Imaginamos que es muy difícil cambiar de la noche a la mañana, máxime si estamos convencidos de que la forma como hacemos las cosas es la mejor.
La literatura de autoayuda habla de fórmulas casi mágicas para que las personas se reinventen a sí mismas cuando atraviesan etapas de confusión o de crisis. Pero eso no es más que papel y tinta impreso para vender esperanzas. La realidad indica que modificar la personalidad de alguien es un proceso largo y difícil, que no se decreta ni sucede de un momento a otro.
Entendemos que se puede moldear el carácter y moderar conductas que resulten incómodas a terceros o poco constructivas para quien tenga algún tipo de trastorno. El carácter se forma con el aprendizaje, pero la personalidad, entendida como el conjunto de aspectos que definen a alguien, se configura a lo largo de la vida y es lo que nos diferencia de los demás. Son nuestros hábitos, la forma como pensamos, las actitudes, los principios. Meter todo eso en un saco y decretar su desaparición porque la vida nos ha puesto frente a un abismo, puede ser un deseo bien intencionado de mejorar las cosas, pero un reto casi imposible de alcanzar.
A Chávez la vida lo puso en enorme dilema existencial y él sólo tuvo tiempo de tomarse "24 horas para pensarlo". Esas horas significaron su escogencia sobre el tipo de existencia que quería tener en lo adelante. Deben haber privado sobre su decisión, no sólo sus sentimientos personales, los más válidos en circunstancias así, sino también la enorme responsabilidad de la conducción de un país que depende de él y que vive momentos cruciales. No se trataba de decidir entre vivir más o menos tiempo, sino también de la fortaleza que implicaba hacerle frente a su propia determinación. Lo hizo con talante y dignidad. Prometió vencer y vivir.
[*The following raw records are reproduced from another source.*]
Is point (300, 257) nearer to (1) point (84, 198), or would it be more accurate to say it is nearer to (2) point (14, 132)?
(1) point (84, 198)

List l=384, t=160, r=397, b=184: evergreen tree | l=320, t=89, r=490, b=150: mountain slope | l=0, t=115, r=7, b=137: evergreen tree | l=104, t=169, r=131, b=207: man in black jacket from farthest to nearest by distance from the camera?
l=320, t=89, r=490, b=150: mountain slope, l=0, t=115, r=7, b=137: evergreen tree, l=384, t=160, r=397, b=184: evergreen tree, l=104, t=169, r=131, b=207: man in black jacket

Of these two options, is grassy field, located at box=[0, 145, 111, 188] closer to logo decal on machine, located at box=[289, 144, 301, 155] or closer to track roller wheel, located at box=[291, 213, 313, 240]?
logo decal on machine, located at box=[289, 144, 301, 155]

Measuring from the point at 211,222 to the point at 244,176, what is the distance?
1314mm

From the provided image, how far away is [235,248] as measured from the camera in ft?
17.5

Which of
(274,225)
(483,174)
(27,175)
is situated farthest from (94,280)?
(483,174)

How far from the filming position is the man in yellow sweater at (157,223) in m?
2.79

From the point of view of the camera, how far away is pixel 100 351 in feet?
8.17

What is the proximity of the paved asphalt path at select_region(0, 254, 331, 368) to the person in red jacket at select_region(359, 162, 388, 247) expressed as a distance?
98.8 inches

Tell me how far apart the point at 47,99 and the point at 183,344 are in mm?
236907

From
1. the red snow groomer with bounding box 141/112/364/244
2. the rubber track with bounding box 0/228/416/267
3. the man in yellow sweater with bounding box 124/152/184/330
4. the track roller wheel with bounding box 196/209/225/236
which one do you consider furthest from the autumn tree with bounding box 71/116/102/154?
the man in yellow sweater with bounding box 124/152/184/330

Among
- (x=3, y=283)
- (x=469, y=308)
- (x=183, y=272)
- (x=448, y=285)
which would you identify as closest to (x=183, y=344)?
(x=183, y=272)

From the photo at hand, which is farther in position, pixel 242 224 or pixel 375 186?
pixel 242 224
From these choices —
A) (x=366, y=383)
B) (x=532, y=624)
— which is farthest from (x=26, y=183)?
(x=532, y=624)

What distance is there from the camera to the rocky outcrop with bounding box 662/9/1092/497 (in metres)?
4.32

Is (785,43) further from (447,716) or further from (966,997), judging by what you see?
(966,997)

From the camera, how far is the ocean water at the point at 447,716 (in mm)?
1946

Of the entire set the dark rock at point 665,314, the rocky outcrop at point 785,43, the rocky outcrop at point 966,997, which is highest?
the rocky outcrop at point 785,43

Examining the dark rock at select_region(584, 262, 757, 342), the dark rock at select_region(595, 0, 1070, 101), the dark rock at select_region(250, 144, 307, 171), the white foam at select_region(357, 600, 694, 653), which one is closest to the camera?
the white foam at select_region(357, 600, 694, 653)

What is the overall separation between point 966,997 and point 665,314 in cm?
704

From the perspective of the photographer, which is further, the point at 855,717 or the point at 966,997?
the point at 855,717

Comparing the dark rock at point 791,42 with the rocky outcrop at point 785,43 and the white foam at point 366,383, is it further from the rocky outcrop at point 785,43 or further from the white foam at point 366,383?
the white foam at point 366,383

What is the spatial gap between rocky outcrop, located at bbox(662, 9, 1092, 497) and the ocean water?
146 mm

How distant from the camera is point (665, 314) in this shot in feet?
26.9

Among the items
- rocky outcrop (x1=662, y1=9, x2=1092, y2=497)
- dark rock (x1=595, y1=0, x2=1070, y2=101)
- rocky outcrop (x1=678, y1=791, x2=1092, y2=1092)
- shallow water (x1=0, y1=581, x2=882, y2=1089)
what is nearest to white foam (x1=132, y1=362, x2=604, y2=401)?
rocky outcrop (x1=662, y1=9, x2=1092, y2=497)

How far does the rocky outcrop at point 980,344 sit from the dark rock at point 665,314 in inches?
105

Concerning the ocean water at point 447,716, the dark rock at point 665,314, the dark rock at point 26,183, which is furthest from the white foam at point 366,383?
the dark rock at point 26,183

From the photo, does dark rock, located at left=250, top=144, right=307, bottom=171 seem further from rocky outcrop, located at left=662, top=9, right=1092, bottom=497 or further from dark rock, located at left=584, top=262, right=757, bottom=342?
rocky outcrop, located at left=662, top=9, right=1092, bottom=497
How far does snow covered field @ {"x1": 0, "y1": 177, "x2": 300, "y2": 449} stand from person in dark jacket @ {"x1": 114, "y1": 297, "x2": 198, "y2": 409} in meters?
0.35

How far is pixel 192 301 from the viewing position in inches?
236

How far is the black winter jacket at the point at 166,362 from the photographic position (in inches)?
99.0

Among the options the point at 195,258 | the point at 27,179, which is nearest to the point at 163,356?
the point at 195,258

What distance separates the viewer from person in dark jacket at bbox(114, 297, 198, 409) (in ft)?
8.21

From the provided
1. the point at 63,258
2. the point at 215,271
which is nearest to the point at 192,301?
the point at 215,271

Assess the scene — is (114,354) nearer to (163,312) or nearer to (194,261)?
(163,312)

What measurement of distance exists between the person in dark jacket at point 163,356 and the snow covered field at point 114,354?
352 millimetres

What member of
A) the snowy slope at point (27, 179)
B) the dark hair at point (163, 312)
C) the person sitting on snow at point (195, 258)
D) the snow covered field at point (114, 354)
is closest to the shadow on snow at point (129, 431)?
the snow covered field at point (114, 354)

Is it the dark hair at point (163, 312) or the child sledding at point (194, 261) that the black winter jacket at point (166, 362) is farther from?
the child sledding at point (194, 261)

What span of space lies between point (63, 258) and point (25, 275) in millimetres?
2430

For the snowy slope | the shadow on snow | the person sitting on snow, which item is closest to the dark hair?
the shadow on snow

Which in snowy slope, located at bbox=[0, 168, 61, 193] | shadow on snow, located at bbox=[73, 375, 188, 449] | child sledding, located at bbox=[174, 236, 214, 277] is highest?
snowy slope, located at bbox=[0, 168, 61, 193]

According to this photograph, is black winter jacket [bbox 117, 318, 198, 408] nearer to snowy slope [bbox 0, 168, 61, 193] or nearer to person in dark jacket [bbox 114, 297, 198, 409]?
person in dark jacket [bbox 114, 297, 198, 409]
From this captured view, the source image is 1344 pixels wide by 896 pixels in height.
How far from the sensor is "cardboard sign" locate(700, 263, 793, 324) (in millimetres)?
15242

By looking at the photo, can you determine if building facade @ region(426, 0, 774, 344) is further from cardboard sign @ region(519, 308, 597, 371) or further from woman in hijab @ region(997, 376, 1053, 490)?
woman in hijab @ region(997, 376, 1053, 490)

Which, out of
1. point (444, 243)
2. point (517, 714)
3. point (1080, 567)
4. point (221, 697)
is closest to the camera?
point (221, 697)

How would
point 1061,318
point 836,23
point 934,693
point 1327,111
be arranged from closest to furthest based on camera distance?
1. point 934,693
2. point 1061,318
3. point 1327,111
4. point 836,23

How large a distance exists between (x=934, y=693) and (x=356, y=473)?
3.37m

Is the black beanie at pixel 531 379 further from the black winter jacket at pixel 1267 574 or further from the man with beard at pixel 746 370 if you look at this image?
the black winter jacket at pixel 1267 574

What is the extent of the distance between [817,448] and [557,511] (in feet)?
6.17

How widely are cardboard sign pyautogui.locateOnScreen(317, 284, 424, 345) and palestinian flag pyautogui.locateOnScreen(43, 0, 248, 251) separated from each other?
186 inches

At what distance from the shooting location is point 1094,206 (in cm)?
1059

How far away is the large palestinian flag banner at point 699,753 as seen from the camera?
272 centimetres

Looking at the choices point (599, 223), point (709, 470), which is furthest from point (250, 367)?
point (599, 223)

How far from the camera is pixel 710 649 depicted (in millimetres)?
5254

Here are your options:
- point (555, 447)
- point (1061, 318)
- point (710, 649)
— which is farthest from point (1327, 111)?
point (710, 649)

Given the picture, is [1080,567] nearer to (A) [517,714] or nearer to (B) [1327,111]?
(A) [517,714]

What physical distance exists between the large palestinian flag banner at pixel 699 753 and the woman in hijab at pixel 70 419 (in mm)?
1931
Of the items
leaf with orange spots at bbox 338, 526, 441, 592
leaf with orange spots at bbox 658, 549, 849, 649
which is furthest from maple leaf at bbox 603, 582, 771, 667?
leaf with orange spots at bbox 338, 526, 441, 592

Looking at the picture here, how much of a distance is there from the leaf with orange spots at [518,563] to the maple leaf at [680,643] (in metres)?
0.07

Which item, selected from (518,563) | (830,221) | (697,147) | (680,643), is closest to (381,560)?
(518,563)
Pero agregó que de la forzada reflexión había emergido un hombre nuevo. Le creemos el sentido de sus palabras, entendemos el coraje con que se enfrentó a esta nueva encrucijada, pero no dejamos de preguntarnos cómo serán los desvelos cuando, en sus horas de soledad, aparezca el viejo Chávez a reclamar las interminables horas de exposición pública, con las cuales parecía estar tan a gusto; o las exigentes jornadas de trabajo, esclavizantes para sus colaboradores y desgastantes para su propia persona, como ha quedado harto demostrado.
Preferiríamos a un hombre menos dios y más humano; alguien que acepte sus limitaciones y que permita que otros lo ayuden con la carga; que no se siga sintiendo invulnerable y cese de repetir que está curado, porque nadie se cura de cáncer en unos meses. Nos gusta el hombre fuerte y de risa franca, pero quisiéramos que el ser humano que lo habita admita que lo es y que requiere ayuda y descanso. Ojalá comprendiera que precisamente porque su gente lo necesita, debe estar menos presente y más ausente consigo mismo, atendiendo los reclamos de su cuerpo. Nadie va a dejar de quererlo porque se sienta débil en algún momento.
Esta escribidora se despide por este año, agradece a sus lectores la constancia y desea que en verdad el 2012 sea un año de paz para todos, y muy especialmente para aquel a quien van dirigidas estas líneas y por cuya salud levantaremos nuestras copas cuando llegue la hora de las campanadas.